C'est sympa mais bruyant. Surtout qu'ici, tous les habitants du village
viennent faire la causette l'après-midi sur la place. Il y a des chaises en
bois installées partout. Les cowboys et leurs chevaux sont de la partie. C'est
très campagnard. Je ne distingue que très peu de touristes. Le village est très
vivant. Il y certes quelques boutiques touristiques mais surtout des échoppes
de petits artisans locaux, cordonniers, coiffeurs, bouchers, tailleurs, etc…
Bref, un village colombien qui n'a pas perdu son âme. Je vais déjeuner dans un
restaurant situé sur la place. Une bonne truite. L’orage gronde et la pluie
tombe fort. Ça faisait longtemps que je ne l'avais pas vu. Un petit tour à l'office
du tourisme où une demoiselle me conseille certaines randonnées à faire à pieds
pour demain. On me propose aussi d'aller faire un petit tour en bas du village,
dans une espèce de réserve pour voir de drôles d'oiseaux à col rouge qui
viennent du Pérou. J'y vais. J'ai un peu de mal à trouver.
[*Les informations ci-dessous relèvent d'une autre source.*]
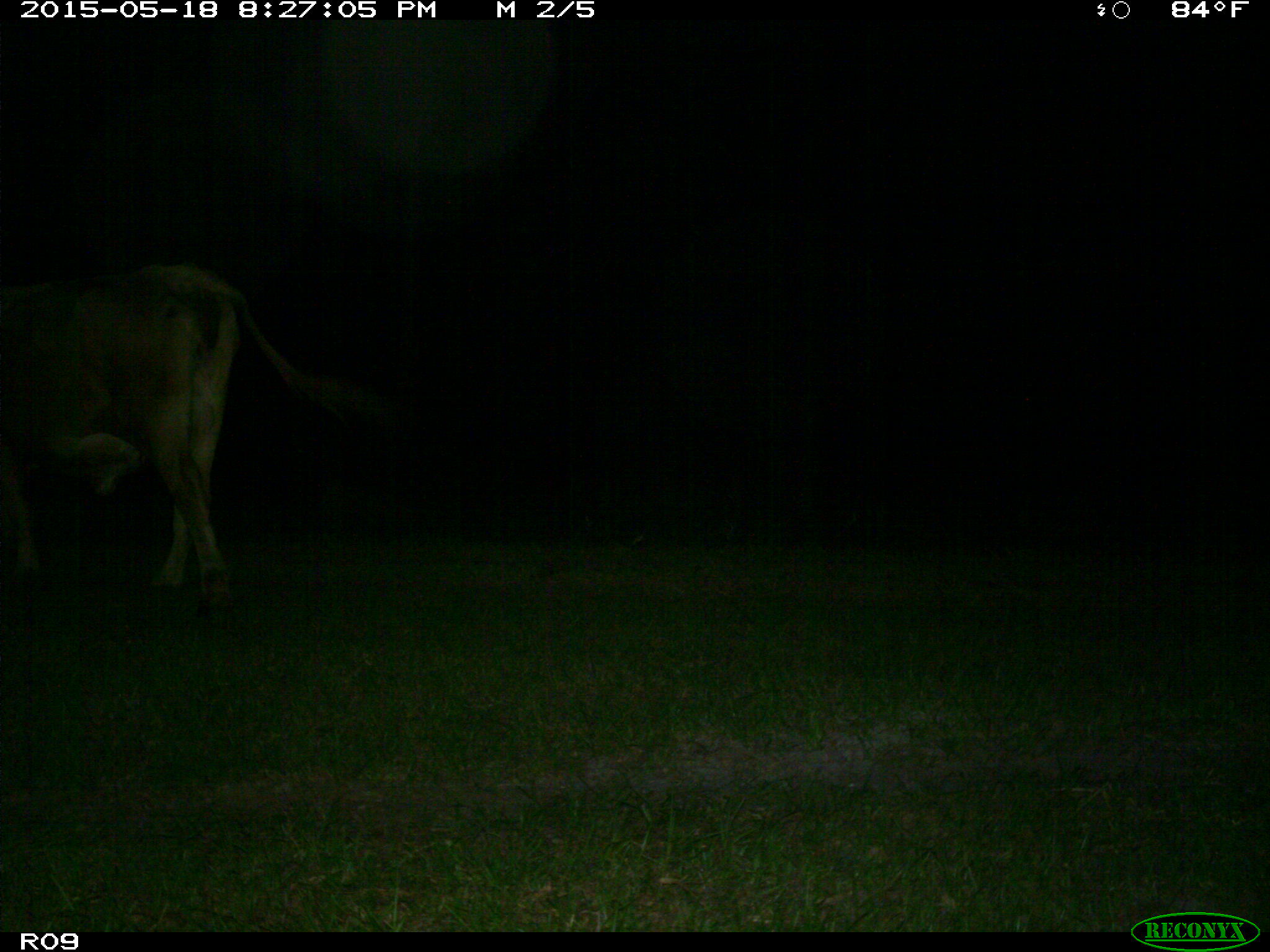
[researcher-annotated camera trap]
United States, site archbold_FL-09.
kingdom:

Heureusement, les cantonniers
du coin m’indiquent le chemin. C'est en fait dans le jardin d'une maison en
construction. La dame nous fait payer un prix assez élevé pour ce qu'il y a à
voir. Mais maintenant que je suis là, je ne vais pas repartir. On aperçoit
effectivement quelques beaux oiseaux mais ils sont trop loin pour que je puisse
les prendre convenablement en photos. Et puis, la nuit tombe.

Je ne sais pas trop quoi
faire aujourd'hui. Le gars de l'hôtel me conseille d’aller voir le parc d’Arvi.
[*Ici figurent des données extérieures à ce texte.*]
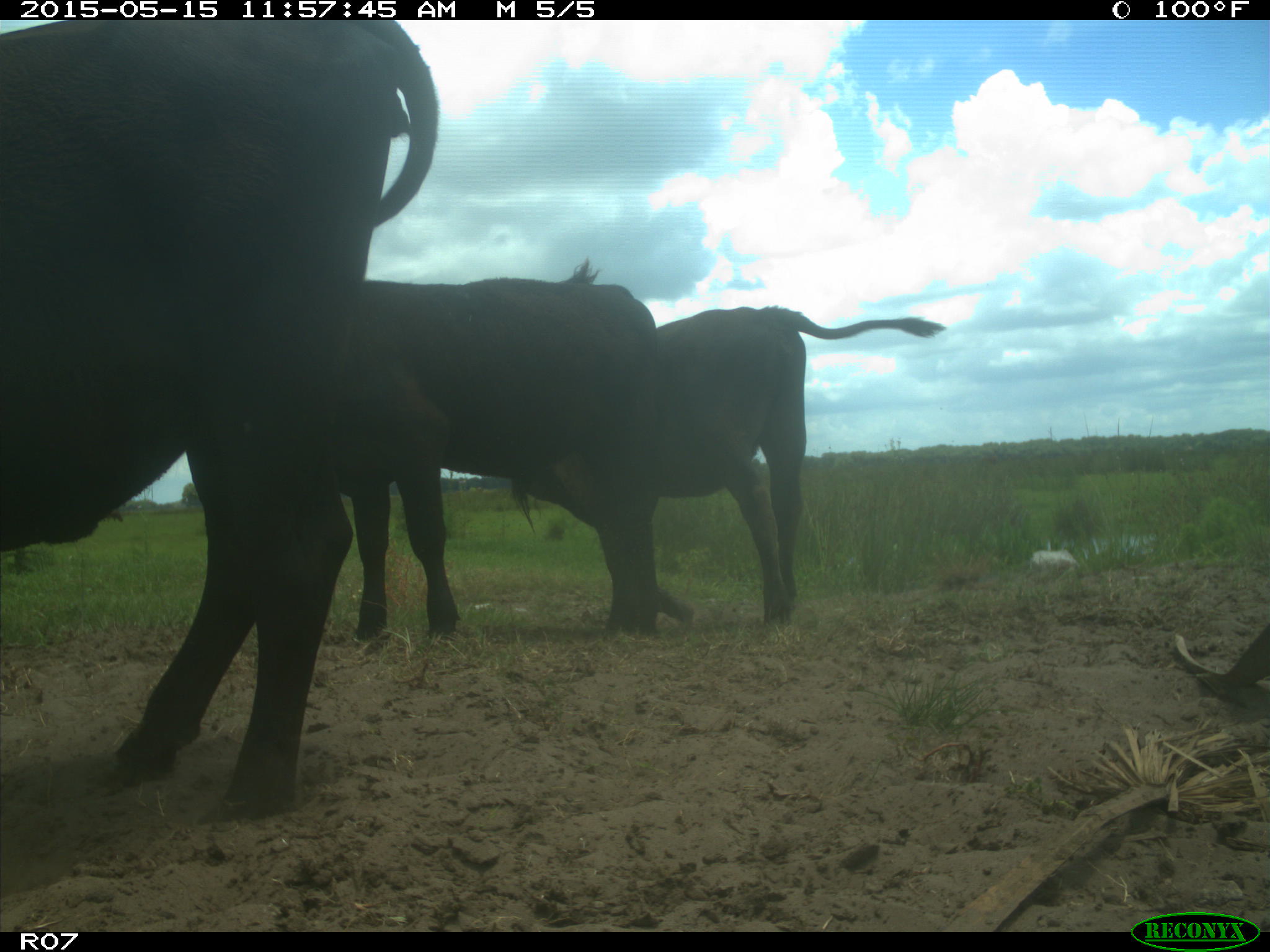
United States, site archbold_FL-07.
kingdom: Animalia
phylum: Chordata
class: Mammalia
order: Artiodactyla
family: Bovidae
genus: Bos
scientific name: Bos taurus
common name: domestic cow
Il paraît que ça vaut vraiment le coup. Pourquoi pas ? Pour y aller, il faut
prendre le métro et le téléphérique. Le téléphérique grimpe sur la montagne
juste au-dessus des toits des bidonvilles. C'est assez impressionnant. Les vues
sont magnifiques. Les touristes colombiens qui montent avec moi sont morts de
trouille. Le premier téléphérique est gratuit car c'est une continuité du
métro. Le second est privé, donc payant. Il passe au-dessus de la montagne puis
survole la forêt jusqu'à l'entrée du parc. Je marche un peu au hasard. Il n'y a
pas vraiment de chemin indiqué. Je rencontre Caroline, une colombienne de
Medellin et son ami mexicain, Israël. Il est en vacances ici pour deux
semaines. Elle est sans emploi pour le moment. Elle en profite pour lui servir
de guide. Tous deux sont très sympas. Nous buvons un coup à la buvette puis
regagnons le centre-ville par le téléphérique. Je les laisse au parc botanique
que je veux visiter. Le parc n'a rien d'extraordinaire mais il est
rafraîchissant et reposant. Il est surtout réputé pour ses orchidées. Je
retourne à l'hôtel en métro. Ce fut une bonne journée bien remplie.

Ce matin, je
ne sais pas trop par quoi commencer ? Je vais tout d'abord prendre mon petit
déjeuner dehors, sur la terrasse d'une buvette qui donne sur un boulevard très
passant. Comme souvent lorsque j’arrive dans une nouvelle ville, je veux monter
sur une hauteur pour découvrir les lieux. Il y a, au centre de Medellin, une
petite colline, El cerro de Nutibara, qui permet d'avoir un beau panorama sur
la ville. Je prends d'abord le métro. C'est un train, parfois suspendu, qui va
du nord au sud de la ville. Il y a aussi un bout de ligne qui va d’est en
ouest. C'est assez pratique car il y a beaucoup de bouchons à Medellin. Arrivé
au pied de la colline, j'ai la flemme d’y monter à pieds. Il commence à faire
chaud et Medellin n'est pas vraiment une ville pour les piétons. Se sont de
larges avenues très passantes et bruyantes. Je prends donc un taxi pour
m’emmener jusqu’en haut. C’est très touristique. Ils ont recréé un petit
village rempli de boutiques pour touristes. Mais le belvédère est intéressant.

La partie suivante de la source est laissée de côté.